● **Consignes de travail**
A. Répondez à ces questions d'après l'intervention de Danièle Obono :
(i) Quel jour et à quelle heure s'est tenue la réunion ?
(ii) Devant quelle commission la réunion a-t-elle eu lieu ?
(iii) Quels outils l'intervention cite-t-elle en exemple pour la police et la justice ?
B. Poursuivez l'intervention de Danièle Obono après sa dernière phrase.

─── Texte de la page ───

Intervention de Danièle Obono

Réunion du mercredi 4 novembre 2020 à 9h30
Commission des lois constitutionnelles, de la législation et de l'administration générale de la république

Photo issue du site de l'Assemblée nationale ou de WikipediaDanièle Obono :

L'actualité récente nous a rappelé la permanence de la menace terroriste. Afin de lutter contre celle-ci, des outils efficaces doivent être confiés à la police et à la justice – je pense notamment au renseignement humain et au travail de terrain. Hélas, en matière de lutte contre le terrorisme comme en matière de santé, le Gouvernement et la majorité abusent des restrictions de liberté, optant pour une escalade sécuritaire qui, non seulement ne permet pas d'atteindre l'objectif légitimement poursuivi, mais est à certains égards contreproductive.

─── Données fournies ───

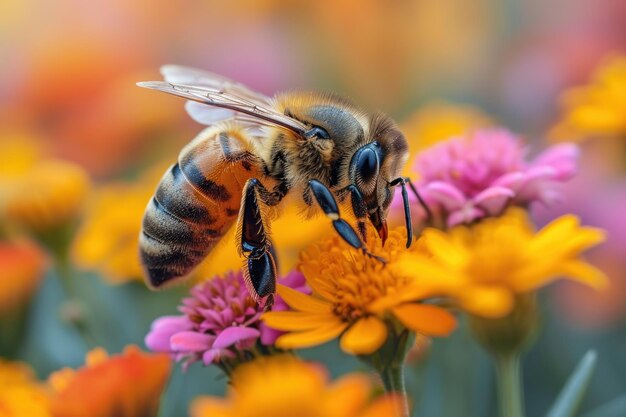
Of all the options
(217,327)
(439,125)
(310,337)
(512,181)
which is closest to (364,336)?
(310,337)

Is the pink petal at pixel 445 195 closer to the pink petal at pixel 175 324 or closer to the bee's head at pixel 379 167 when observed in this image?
the bee's head at pixel 379 167

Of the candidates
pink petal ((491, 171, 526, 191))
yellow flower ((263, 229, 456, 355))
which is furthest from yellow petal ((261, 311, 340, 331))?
pink petal ((491, 171, 526, 191))

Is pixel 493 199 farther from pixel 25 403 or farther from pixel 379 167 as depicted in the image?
pixel 25 403

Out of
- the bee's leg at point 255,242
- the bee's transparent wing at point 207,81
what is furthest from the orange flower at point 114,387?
the bee's transparent wing at point 207,81

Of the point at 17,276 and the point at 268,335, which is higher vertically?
the point at 268,335

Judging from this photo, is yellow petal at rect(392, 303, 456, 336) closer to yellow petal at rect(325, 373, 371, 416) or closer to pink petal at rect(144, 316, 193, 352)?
yellow petal at rect(325, 373, 371, 416)

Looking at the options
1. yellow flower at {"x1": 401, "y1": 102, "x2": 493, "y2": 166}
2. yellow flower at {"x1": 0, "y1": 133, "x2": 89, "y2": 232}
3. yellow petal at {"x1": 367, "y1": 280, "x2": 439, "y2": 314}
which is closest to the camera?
yellow petal at {"x1": 367, "y1": 280, "x2": 439, "y2": 314}

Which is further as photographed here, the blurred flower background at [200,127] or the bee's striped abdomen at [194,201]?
the blurred flower background at [200,127]
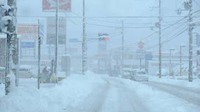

───

● **Réponses**
A.
(i) Le mercredi 4 novembre 2020 à 9h30.
(ii) La commission des lois constitutionnelles, de la législation et de l'administration générale de la république.
(iii) Le renseignement humain et le travail de terrain.

B.
Aussi nous opposons-nous à la prorogation de certaines des dispositions de la loi SILT, qui visait à introduire l'état d'urgence dans le droit commun. Nous vivons dans un état d'urgence permanent, qui restreint nos droits et libertés sans renforcer notre capacité à protéger la population et les anticorps républicains qui nous permettraient de faire face à de nouvelles attaques. Qui plus est, il a donné lieu, comme l'ont dénoncé nombre d'organisations françaises et internationales de défense des droits humains, à des abus et à des mesures illégitimes ; je pense notamment à l'assignation à résidence de militants et de militantes écologistes.

Se pose par ailleurs la question de l'évaluation de l'opérationnalité de la loi. Comment, en effet, pouvons-nous proroger un dispositif dont nous ne pouvons juger de l'effectivité ? Lors de l'application de l'état d'urgence, on a relevé que, sur les 4 000 perquisitions réalisées, 30 procédures seulement avaient abouti, sans compter les nombreuses atteintes aux libertés dénoncées notamment par Amnesty international !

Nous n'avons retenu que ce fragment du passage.